Italics denote file paths and names. C:\Server\PHP\dev
Screenshot icons provide links to images showing how dialogs are configured.
Document icons provide links to sample code files.

Configuring the Environment

I will not discuss installing and running the HTTP web server. If you do not already have IIS available on your machine, I recommend the Sambar Server.

If you do not already have PHP 5 installed, download it from php.net. If you download and run the MSI installer package, it will configure your web server.

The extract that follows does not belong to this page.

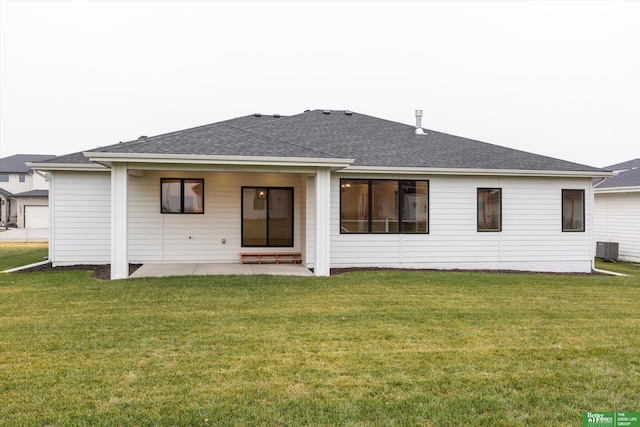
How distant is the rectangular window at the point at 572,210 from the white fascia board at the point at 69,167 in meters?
13.0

After you’ve got PHP 5 installed and configured for your server, download and extract the complete PHP 5 source code, also from php.net. Caution: Do NOT extract the source archive over top of your existing binary installation. This article’s example setup includes the PHP 5 binaries installed to C:\Server\PHP5, and the source code extracted to C:\Server\PHP5Src.

Creating the Project

In Visual Studio 2005, create a new Visual C++ Win32 project using the project template.Creating the Project For this example, I named the project CustomExt. When the Win32 Application Wizard appears, click Application Settings (on the left) and select DLL as the application type. Change to DLL project Click Finish to create the project.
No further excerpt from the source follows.